Operating margins improved to 10.9 percent from 10.2 percent in
the 1993 period.
Skin Care division's revenues and operating income declined $24.9
million and $6.8 million, respectively, from those of 1993's
first nine months. In spite of lower soap sales to distributors,
causing the revenue and operating income declines, market share
of Dial soap was up from period to period, reflecting continuing
healthy consumer acceptance. Lower marketing expenses partially
offset the decline in operating income.
The Food division revenues and operating income increased $4
million and $2.2 million, respectively, from those of the 1993
nine months. Sales of most food products except microwaveables
were up from last year's period, while lower meat costs also
contributed to increased operating income.

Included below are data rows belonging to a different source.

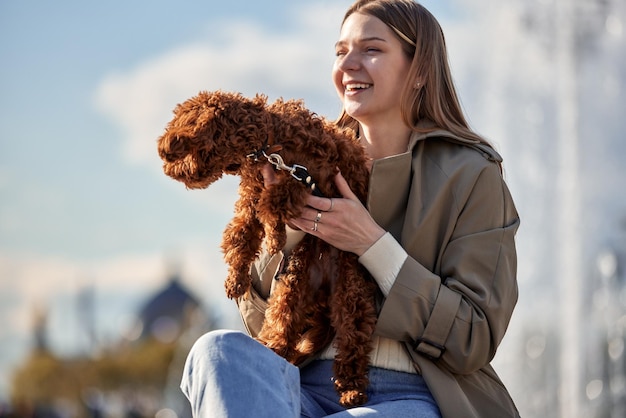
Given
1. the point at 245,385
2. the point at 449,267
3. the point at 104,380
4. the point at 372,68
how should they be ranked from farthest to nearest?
the point at 104,380 < the point at 372,68 < the point at 449,267 < the point at 245,385

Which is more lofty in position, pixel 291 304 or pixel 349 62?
pixel 349 62

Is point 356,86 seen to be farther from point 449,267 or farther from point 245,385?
point 245,385

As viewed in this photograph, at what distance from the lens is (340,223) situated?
12.2 ft

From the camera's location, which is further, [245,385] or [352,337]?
[352,337]

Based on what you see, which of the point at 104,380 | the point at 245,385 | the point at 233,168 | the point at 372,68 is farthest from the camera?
the point at 104,380

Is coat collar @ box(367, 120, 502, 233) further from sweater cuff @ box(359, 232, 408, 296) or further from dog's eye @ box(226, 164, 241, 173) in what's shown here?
dog's eye @ box(226, 164, 241, 173)

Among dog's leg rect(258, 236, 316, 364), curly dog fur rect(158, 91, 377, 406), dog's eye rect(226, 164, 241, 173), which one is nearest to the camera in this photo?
curly dog fur rect(158, 91, 377, 406)

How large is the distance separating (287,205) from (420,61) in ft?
3.06

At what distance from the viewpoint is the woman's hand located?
3701 millimetres

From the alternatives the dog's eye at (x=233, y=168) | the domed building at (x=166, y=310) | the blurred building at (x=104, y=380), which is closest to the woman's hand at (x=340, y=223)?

The Household division's first nine months' revenues were up $46
million while operating income increased $10.4 million. The 1994
period includes $44 million more revenue and $9 million more
operating income from the Renuzit product line acquired in May of
1993, accounting for most of the improvement.
Laundry division revenues for the nine months of 1994 were up $48
million while operating income was up $5.9 million, led by sales
volume increases in Purex liquid detergents. Lower raw material
costs also helped increase operating income.

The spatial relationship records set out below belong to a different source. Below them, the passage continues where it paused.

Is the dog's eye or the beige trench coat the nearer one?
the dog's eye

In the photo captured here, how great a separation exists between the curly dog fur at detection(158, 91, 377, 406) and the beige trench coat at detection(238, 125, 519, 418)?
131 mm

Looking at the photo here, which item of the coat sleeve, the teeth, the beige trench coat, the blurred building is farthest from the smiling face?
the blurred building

International division's revenues increased $5 million for the
nine months, driven by substantially higher sales in Mexico,
Canada, and Germany. Operating income was up $4.2 million due to
these sales increases and to lower costs.
Services
Combined Services revenues for the first nine months of 1994 were
$1.5 billion, $369 million (32 percent) greater that of the 1993
period. Operating income of $129.1 million was $27.9 million (28
percent) higher. Both continue to be aided by 1993 acquisitions
of convention services businesses and the 1994 addition of the
United Airlines flight kitchens.
Airline Catering and Other Food Services. These companies'
revenues and operating income of $633.2 million and $43.4
million, respectively, were up $191.7 million (30 percent) and
$12.8 million (29 percent) from those of 1993's first nine
months. Operating margins for both periods were 6.9 percent. As
discussed previously, several recently acquired kitchens were
still in their start-up phase and had not reached full
efficiency.
Convention Services. The Convention Services companies'
revenues and operating income of $387.5 million and $38.9
million, respectively, were $147.9 million (62 percent) and $20.5
million (112 percent) greater than those of the 1993 period.

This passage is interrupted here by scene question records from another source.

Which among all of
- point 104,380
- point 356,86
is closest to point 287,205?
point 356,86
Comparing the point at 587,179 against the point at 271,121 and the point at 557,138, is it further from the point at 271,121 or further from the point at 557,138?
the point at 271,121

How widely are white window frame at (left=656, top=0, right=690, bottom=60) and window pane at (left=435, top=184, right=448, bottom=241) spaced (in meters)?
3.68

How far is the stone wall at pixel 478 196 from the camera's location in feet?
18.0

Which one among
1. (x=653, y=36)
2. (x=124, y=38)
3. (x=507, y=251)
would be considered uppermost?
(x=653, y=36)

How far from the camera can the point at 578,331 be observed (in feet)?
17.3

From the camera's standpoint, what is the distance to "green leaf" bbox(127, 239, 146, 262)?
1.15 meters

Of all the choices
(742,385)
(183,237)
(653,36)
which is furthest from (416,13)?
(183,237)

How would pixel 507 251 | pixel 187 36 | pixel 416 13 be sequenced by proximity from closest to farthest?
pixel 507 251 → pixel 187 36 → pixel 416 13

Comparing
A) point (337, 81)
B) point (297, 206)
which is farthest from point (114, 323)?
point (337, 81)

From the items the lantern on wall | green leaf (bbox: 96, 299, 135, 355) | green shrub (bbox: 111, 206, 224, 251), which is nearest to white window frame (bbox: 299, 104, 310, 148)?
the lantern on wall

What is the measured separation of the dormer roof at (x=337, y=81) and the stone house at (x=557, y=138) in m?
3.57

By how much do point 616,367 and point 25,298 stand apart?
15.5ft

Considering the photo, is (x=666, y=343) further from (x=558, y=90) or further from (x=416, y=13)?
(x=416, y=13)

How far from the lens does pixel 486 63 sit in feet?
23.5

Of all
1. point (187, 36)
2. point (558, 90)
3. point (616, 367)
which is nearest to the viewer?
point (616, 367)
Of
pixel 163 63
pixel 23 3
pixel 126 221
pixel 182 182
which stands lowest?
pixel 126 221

Operating margins were 10.0 percent, up from 7.7 percent in the
1993 period. This year benefited from the 1993 (United Exposition
Service Co., Inc. and Andrews, Bartlett and Associates,
Incorporated) and other recent smaller acquisitions as well as
the achievement of planned operating efficiencies for the merged
operations. Last year's period included only the United
Exposition acquisition from May of 1993. The 1994 period also
benefited from World Cup business.
Travel and Leisure and Payment Services. For the first nine
months of 1994, revenues of these companies were $512.1 million,
up $31.9 million (7 percent) while operating income of $52.1
million was down 5 percent, compared with the same period of
1993, all on a fully taxable equivalent basis. Operating margins
were 10.2 percent (on a fully taxable equivalent basis), down
from the 1993 period's 11.4 percent.
Canadian transportation companies' revenue decreased $5.9 million
while operating income was down $660,000 in U. S. dollars. In
Canadian dollars, revenue increased about $2.6 million as revenue
from newly purchased routes and higher Courier Express and
sightseeing, charter, and snowfield revenues more than offset
decreases in passenger ridership. Passenger traffic continues to
be affected by general economic uncertainties and low airfares on
medium and long haul destinations. Operating income in Canadian
dollars was up slightly due mostly to the revenue increases. As
discussed previously, the Canadian-to-U.S. exchange rate worsened
this year almost 7 percent compared to 1993's first nine months.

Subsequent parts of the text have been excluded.